In this project, I explore the relationship between marketing promotional budgets and sales. The dataset includes information about marketing campaigns across TV, radio, and social media, as well as how much revenue in sales was generated from these campaigns. To guide decisions about where to focus future marketing efforts, I used Python to perform exploratory data analysis, to create visualizations to explore relationships between variables and evaluate linear regression assumptions, to build and fit a simple linear regression model, and to summarize the model for evaluation and interpretation.
Key Insights
For each million dollars spent on TV budget, there is about 3.56 increase in sales revenue.
The relationship between TV budget and sales is statistically significant (p<.05) with a high degree of cetainty that the modeled relationship is accurate (95% confidence level that the increase in sales is between 3.558 and 3.565).
TV budget was very strongly related to sales while the relationship was less clear for radio and even less for social media.
I continued to analyze the small business' historical marketing promotion data, including additional variables, to predict sales. I used Python to explore and clean the data, used plots and descriptive statistics to select the independent variables, created a multiple linear regression model, checked model assumptions, and interpreted model outputs to share results with stakeholders.
Key Insights
The model explains about 90% of the variance in sales (adjusted R-squared of .904).
The relationships between TV budget and sales and radio budget and sales are statistically significant (p<.05).
A high TV budget was the best predictor of increased sales.
Not changing the radio budget, if a low TV budget is used rather than a high TV budget, on average sales would be expected to be 154.29 less, with 95% confidence that the sales would be between 163.98 and 144.62 less.
When TV budget is constant, radio budget has a positive relationship (about 3x) with sales.

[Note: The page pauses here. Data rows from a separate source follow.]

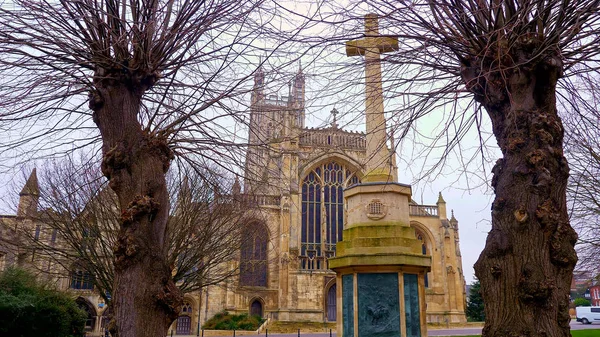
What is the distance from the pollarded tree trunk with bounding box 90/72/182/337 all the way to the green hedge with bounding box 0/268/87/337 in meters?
10.4

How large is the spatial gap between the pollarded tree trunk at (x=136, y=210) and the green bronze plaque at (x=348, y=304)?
22.2 ft

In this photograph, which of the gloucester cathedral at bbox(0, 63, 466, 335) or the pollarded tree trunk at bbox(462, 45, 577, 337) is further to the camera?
the gloucester cathedral at bbox(0, 63, 466, 335)

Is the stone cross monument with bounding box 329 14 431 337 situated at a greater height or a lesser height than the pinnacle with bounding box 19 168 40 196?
lesser

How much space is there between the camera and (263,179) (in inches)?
265

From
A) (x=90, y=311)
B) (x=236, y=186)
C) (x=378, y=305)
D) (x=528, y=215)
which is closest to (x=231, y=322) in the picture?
(x=90, y=311)

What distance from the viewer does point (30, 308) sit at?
46.8 ft

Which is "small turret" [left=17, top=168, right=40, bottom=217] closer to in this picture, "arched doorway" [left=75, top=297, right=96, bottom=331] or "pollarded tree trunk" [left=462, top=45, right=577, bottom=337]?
"pollarded tree trunk" [left=462, top=45, right=577, bottom=337]

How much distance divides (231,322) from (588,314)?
26.2 m

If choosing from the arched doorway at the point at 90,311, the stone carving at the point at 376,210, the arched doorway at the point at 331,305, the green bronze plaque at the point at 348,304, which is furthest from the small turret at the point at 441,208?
the green bronze plaque at the point at 348,304

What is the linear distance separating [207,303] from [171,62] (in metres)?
27.1

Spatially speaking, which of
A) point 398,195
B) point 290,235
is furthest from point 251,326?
point 398,195

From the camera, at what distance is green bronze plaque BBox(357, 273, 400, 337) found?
34.7ft

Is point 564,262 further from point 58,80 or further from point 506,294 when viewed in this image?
point 58,80

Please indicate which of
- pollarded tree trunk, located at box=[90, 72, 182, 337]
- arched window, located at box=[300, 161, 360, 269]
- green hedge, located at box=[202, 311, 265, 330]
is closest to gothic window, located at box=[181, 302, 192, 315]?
green hedge, located at box=[202, 311, 265, 330]
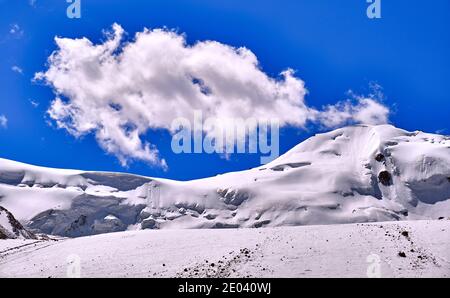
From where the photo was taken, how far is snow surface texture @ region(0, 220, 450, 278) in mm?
36094

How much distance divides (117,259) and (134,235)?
1035cm

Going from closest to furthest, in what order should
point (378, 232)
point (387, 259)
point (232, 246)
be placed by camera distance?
1. point (387, 259)
2. point (232, 246)
3. point (378, 232)

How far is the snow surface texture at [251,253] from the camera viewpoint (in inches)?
1421

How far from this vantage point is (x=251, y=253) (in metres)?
41.4

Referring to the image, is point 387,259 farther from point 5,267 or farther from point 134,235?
point 5,267

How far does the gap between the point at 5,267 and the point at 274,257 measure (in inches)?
797
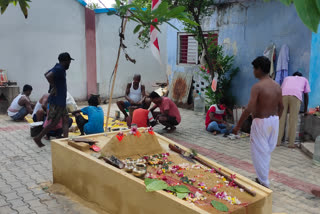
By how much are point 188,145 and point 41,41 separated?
6.73 metres

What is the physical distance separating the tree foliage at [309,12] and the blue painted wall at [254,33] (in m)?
6.44

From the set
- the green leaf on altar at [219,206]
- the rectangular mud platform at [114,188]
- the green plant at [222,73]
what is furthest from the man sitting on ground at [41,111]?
the green leaf on altar at [219,206]

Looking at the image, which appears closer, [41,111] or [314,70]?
[314,70]

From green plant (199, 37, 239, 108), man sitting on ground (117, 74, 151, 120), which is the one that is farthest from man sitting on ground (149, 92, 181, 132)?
green plant (199, 37, 239, 108)

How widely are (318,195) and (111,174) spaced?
290 centimetres

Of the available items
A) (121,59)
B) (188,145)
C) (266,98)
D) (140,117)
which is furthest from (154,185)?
(121,59)

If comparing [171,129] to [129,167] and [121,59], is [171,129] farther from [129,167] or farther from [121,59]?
[121,59]

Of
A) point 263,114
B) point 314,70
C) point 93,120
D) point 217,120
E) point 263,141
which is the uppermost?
point 314,70

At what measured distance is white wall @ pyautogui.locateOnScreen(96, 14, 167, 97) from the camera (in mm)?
12477

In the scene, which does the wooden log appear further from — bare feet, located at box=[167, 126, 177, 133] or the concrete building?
the concrete building

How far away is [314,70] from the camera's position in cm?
723

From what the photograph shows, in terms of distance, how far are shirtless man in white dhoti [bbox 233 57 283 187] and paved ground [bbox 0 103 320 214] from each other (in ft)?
1.83

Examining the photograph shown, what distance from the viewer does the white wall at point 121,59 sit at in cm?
1248

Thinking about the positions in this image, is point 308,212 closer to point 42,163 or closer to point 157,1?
point 157,1
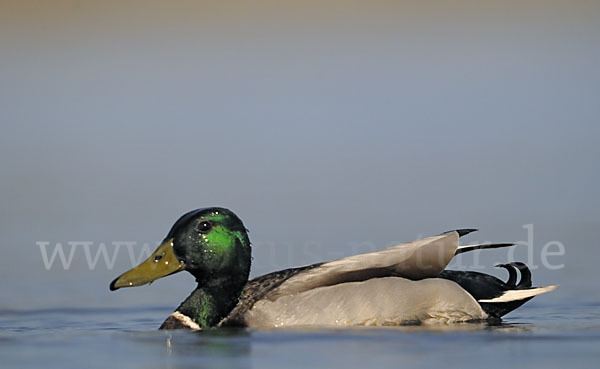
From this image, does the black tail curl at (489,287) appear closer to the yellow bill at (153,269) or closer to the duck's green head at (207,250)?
the duck's green head at (207,250)

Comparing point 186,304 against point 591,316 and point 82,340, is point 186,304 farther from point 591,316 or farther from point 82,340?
point 591,316

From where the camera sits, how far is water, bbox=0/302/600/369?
7.84m

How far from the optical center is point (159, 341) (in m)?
8.91

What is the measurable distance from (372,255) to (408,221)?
3.30m

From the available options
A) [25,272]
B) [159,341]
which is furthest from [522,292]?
[25,272]

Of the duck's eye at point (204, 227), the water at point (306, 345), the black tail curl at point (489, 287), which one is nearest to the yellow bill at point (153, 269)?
the duck's eye at point (204, 227)

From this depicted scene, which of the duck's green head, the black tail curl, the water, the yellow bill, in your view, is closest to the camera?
the water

Extending the analysis, I used the data to run a one-way ANOVA and a post hoc ANOVA test with Python to determine if the sales are significantly different among groups. I used plots and descriptive statistics to select a categorical independent variable, created and fit a linear regression model, checked model assumptions, performed and interpreted a one-way ANOVA test, compared pairs of groups using an ANOVA post hoc test, and interpreted model outputs.
Key Insights
The differences in mean sales between high and low TV budget, high and medium TV budget and low and medium TV budget are all statistically significant (p <.05).
With each increase in TV budget, from low to medium to high, there is a statistically significant increase in sales, with about a 100 million increase in sales for each level of increase in the budget.